-- Provided entries start --
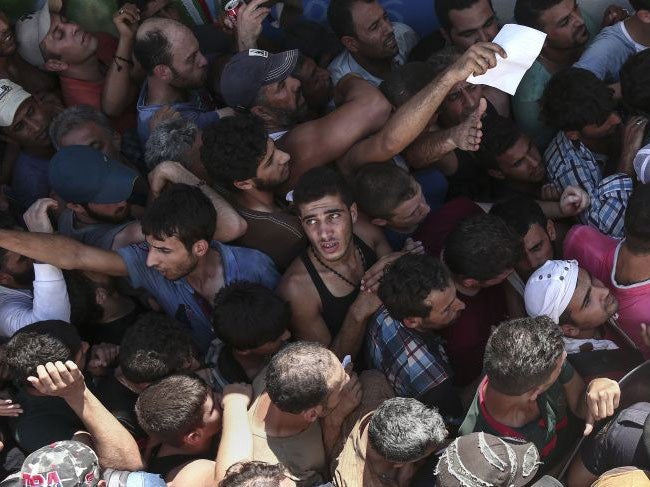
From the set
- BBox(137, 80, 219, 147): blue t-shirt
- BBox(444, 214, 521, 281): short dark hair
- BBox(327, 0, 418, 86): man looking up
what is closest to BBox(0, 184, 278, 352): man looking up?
BBox(137, 80, 219, 147): blue t-shirt

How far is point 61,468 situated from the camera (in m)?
3.25

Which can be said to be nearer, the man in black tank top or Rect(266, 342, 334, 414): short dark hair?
Rect(266, 342, 334, 414): short dark hair

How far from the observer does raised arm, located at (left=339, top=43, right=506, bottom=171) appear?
13.1ft

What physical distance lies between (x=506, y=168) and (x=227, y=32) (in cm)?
234

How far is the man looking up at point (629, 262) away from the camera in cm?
380

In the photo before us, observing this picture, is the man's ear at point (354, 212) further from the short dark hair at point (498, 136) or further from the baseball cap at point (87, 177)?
the baseball cap at point (87, 177)

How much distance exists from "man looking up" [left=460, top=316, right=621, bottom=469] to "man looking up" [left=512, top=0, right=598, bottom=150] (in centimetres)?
220

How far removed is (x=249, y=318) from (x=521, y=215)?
161 cm

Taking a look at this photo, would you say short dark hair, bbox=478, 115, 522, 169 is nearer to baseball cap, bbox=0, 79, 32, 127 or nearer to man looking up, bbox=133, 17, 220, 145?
man looking up, bbox=133, 17, 220, 145

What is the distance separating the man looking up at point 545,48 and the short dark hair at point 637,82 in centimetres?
57

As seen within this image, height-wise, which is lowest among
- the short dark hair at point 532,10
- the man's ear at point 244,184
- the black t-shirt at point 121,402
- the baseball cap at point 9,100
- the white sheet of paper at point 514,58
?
the black t-shirt at point 121,402

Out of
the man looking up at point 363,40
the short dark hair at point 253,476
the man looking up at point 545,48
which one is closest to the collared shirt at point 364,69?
the man looking up at point 363,40

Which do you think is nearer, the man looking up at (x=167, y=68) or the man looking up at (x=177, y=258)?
the man looking up at (x=177, y=258)

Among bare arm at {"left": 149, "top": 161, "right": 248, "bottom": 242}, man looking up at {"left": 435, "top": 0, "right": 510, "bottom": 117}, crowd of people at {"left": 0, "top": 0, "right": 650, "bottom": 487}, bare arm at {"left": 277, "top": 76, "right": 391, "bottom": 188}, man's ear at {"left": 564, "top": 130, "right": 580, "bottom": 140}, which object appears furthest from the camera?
man looking up at {"left": 435, "top": 0, "right": 510, "bottom": 117}
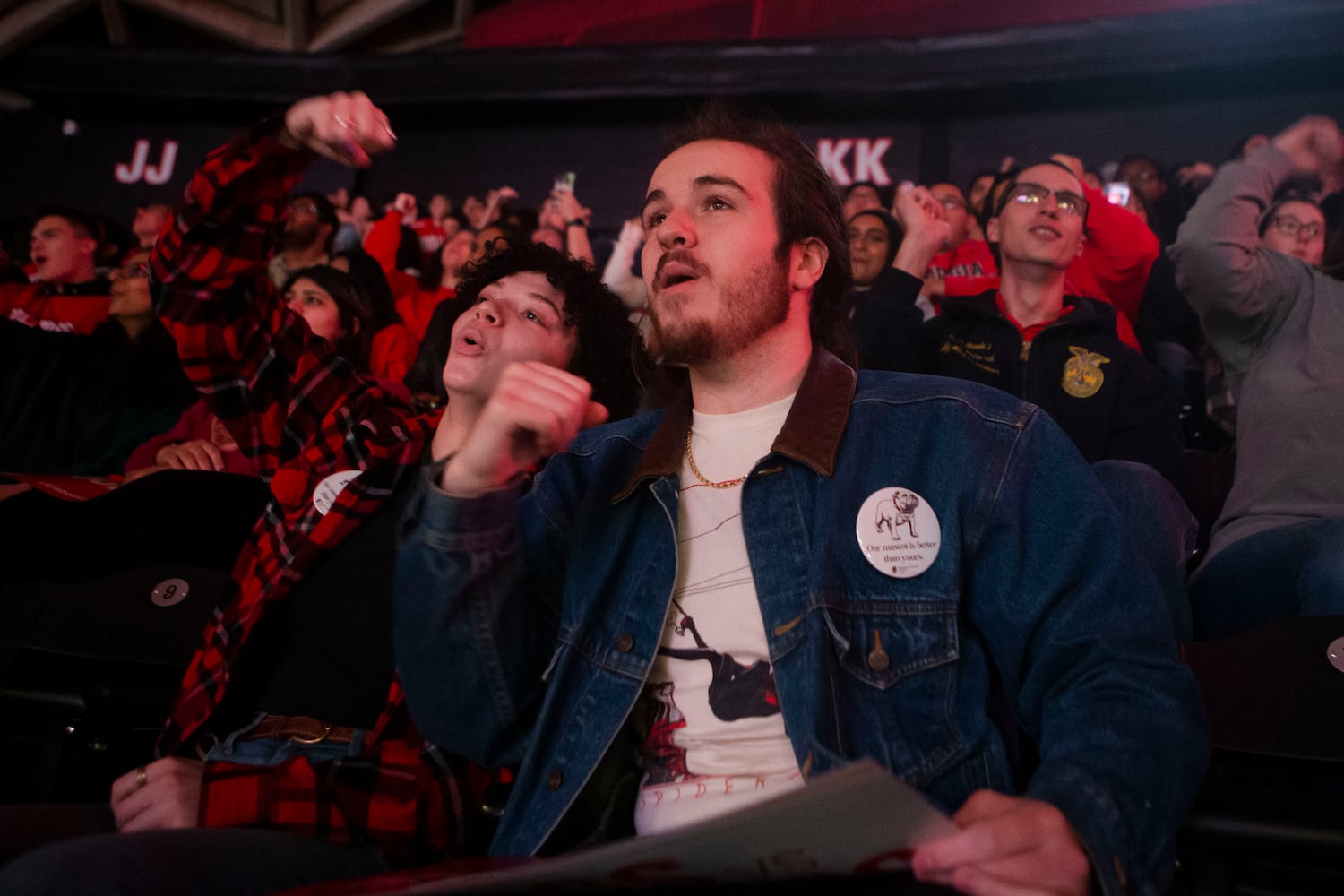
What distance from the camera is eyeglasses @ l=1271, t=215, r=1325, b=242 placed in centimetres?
336

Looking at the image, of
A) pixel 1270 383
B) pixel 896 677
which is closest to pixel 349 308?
pixel 896 677

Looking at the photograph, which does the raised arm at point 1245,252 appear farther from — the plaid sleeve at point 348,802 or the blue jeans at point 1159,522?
the plaid sleeve at point 348,802

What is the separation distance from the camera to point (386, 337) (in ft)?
11.9

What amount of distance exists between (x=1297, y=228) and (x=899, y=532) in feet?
9.99

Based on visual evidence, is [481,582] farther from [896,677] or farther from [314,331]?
[314,331]

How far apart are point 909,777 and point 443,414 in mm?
1180

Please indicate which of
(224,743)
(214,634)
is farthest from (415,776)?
(214,634)

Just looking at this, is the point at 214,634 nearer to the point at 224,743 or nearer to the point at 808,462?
the point at 224,743

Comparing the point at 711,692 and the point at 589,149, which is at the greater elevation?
the point at 589,149

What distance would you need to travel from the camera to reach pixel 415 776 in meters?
1.28

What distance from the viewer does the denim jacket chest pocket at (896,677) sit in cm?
104

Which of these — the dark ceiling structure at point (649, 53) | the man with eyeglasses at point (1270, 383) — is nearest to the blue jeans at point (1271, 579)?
the man with eyeglasses at point (1270, 383)

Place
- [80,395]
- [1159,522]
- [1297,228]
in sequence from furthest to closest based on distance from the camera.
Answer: [80,395] < [1297,228] < [1159,522]

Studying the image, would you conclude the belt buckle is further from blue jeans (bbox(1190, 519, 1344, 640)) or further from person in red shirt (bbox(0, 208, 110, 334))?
person in red shirt (bbox(0, 208, 110, 334))
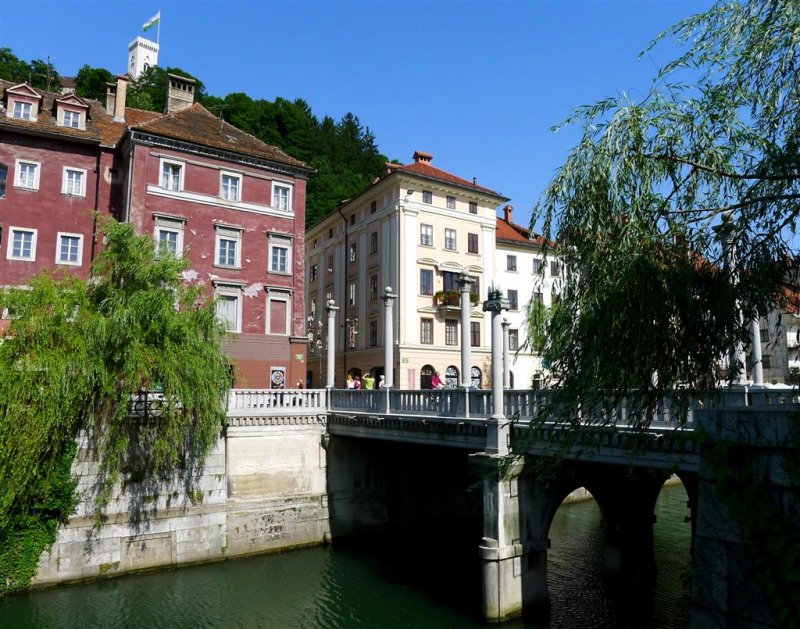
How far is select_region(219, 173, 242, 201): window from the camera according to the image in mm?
31828

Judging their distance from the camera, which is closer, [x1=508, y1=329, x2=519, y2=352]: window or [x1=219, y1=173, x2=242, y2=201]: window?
[x1=219, y1=173, x2=242, y2=201]: window

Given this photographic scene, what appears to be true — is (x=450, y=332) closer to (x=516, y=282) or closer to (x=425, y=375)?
(x=425, y=375)

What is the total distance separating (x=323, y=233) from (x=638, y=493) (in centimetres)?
3769

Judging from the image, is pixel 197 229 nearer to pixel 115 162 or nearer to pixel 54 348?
pixel 115 162

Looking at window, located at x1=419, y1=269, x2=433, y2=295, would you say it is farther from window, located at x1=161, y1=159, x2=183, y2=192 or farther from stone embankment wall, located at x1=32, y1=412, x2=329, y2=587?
stone embankment wall, located at x1=32, y1=412, x2=329, y2=587

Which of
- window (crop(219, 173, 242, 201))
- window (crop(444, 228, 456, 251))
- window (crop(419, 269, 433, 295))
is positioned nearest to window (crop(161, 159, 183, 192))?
window (crop(219, 173, 242, 201))

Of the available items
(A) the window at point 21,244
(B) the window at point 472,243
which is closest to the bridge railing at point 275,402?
(A) the window at point 21,244

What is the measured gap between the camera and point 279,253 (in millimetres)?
33125

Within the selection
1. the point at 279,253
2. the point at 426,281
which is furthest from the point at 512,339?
the point at 279,253

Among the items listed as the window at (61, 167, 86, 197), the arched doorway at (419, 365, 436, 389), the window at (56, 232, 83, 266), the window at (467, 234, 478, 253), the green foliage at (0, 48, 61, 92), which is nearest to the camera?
the window at (56, 232, 83, 266)

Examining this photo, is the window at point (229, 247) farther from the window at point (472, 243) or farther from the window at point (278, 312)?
the window at point (472, 243)

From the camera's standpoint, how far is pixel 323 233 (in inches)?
2064

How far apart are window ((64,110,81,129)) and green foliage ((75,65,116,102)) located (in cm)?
3564

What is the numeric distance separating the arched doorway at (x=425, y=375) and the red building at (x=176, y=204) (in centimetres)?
1002
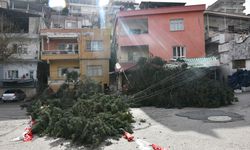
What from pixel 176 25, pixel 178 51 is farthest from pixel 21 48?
pixel 178 51

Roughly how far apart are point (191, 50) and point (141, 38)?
18.7ft

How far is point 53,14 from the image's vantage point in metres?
47.8

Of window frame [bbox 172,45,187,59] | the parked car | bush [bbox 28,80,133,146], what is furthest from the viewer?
the parked car

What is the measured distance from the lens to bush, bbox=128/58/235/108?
1700 cm

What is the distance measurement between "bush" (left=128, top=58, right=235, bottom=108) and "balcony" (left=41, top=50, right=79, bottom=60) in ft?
46.2

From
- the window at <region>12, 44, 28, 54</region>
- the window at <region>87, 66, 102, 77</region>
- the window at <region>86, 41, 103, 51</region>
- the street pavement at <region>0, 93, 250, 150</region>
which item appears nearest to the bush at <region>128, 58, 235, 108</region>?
the street pavement at <region>0, 93, 250, 150</region>

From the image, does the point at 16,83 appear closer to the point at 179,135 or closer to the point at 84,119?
the point at 84,119

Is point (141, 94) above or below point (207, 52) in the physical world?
below

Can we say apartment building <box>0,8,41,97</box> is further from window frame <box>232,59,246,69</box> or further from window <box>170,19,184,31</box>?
window frame <box>232,59,246,69</box>

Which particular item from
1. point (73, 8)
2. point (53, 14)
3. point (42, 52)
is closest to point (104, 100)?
point (42, 52)

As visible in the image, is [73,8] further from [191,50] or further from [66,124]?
[66,124]

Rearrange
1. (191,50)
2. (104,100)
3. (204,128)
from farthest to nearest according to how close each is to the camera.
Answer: (191,50) < (104,100) < (204,128)

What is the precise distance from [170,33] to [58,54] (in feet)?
45.9

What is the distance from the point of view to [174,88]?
18531 millimetres
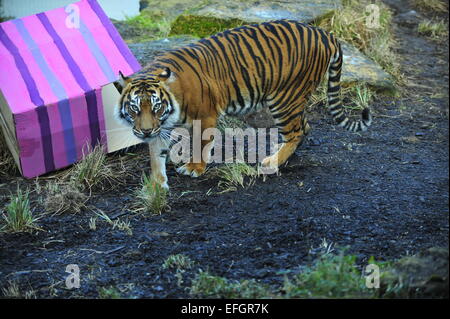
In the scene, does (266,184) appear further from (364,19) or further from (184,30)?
(364,19)

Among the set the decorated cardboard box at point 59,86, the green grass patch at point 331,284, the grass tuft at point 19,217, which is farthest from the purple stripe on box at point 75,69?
the green grass patch at point 331,284

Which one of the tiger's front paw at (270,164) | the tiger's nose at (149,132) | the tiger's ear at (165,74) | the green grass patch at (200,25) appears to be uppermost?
the tiger's ear at (165,74)

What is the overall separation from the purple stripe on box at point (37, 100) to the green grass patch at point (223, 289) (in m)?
2.06

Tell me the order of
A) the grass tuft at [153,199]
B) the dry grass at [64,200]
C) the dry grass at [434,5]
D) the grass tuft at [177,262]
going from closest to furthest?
the grass tuft at [177,262] → the grass tuft at [153,199] → the dry grass at [64,200] → the dry grass at [434,5]

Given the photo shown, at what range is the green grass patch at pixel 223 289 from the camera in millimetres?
3062

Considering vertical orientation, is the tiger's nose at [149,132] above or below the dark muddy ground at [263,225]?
above

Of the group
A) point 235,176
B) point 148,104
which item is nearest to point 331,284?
point 235,176

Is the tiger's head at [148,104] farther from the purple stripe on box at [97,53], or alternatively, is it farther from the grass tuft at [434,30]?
the grass tuft at [434,30]

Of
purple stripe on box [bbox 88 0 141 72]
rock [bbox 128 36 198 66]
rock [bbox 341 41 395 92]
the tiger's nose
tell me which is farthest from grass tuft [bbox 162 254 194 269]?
rock [bbox 341 41 395 92]

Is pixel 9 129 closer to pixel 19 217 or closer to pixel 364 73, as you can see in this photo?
pixel 19 217

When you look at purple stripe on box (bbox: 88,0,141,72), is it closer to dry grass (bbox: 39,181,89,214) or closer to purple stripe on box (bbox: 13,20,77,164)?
purple stripe on box (bbox: 13,20,77,164)

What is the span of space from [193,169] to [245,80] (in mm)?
777

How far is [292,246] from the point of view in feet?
12.1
-- Provided entries end --
Task prompt
Give again only the lines starting at the one that contains "Is pixel 9 129" and running to the end of the data.

Solution for this task
Is pixel 9 129 closer to pixel 19 217 or closer to pixel 364 73, as you can see in this photo?
pixel 19 217

When you look at purple stripe on box (bbox: 88,0,141,72), is it closer to dry grass (bbox: 39,181,89,214) or closer to purple stripe on box (bbox: 13,20,77,164)?
purple stripe on box (bbox: 13,20,77,164)

What is the span of space from [193,169] to [245,80] (in mm)?
777

How far is [292,246] from the point of view in feet?
12.1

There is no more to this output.